# Book a Minute



## RamistThomist (Aug 6, 2005)

Does anybody visit Book A Minute?


----------



## Scott Bushey (Aug 6, 2005)

Thats funny! It's like Cliff notes on speed!

[Edited on 8-6-2005 by Scott Bushey]


----------



## Richard King (Aug 6, 2005)

The complete works of e. e. cummings on this site under classics...is HILARIOUS!


----------



## crhoades (Aug 6, 2005)

I had to chuckle at Augustine's Confessions and Dante's Inferno


----------



## RamistThomist (Aug 6, 2005)

> _Originally posted by crhoades_
> I had to chuckle at Dante's Inferno


A thousand times  to that!


----------



## daveb (Aug 6, 2005)

I like the LOTR and the Hitchhiker's Guide.


----------



## SolaScriptura (Aug 6, 2005)

I got a hoot out of Augustine's Confessions!  Additionally, I thought Great Expectations was a good summary!


----------



## LadyFlynt (Aug 6, 2005)

Huckleberry Finn was the shortest one I saw (goes rafting. goes home.) *rolls eyes*


----------



## Puritanhead (Aug 6, 2005)

_Augustine's Confessions_ is my life story.


----------



## cupotea (Aug 7, 2005)

Hawthorne's _Scarlet Letter_ is pretty hilarious too! "They won't let her play any Evil Puritanical Society Games." 

Wait, I think _The Crucible_ may top that! 

The sad thing is, there's enough evidence here that I probably actually could write an essay using it!! 

[Edited on 8-7-2005 by Cottonball]


----------



## VirginiaHuguenot (Aug 7, 2005)

> _Originally posted by Scott Bushey_
> Thats funny!
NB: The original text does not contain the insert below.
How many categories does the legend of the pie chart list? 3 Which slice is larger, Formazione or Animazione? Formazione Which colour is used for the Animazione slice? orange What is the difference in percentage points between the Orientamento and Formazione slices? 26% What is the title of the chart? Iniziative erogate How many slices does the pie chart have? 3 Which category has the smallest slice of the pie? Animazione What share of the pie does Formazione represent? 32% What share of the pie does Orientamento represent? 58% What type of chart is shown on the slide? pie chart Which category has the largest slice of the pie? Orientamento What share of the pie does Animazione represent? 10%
It's like Cliff notes on speed!
> 
> [Edited on 8-6-2005 by Scott Bushey]





I enjoyed the companion site on movies too, especially _When Harry Met Sally_.


----------



## Bryan (Aug 15, 2005)

I didn't like the Dune entry, but I did like the Augustine one.

Bryan
SDG


----------



## biblelighthouse (Aug 15, 2005)

Here's their ultra-condensed version of "A Tale of Two Cities" ---

Doctor released,
Marquis deceased,
Darnay acquitted,
Monarchy submitted,
Marriage announced,
Darnay denounced,
Places are switched,
Blades are twitched,
Seamstress cries,
Carton dies. 


THE END


----------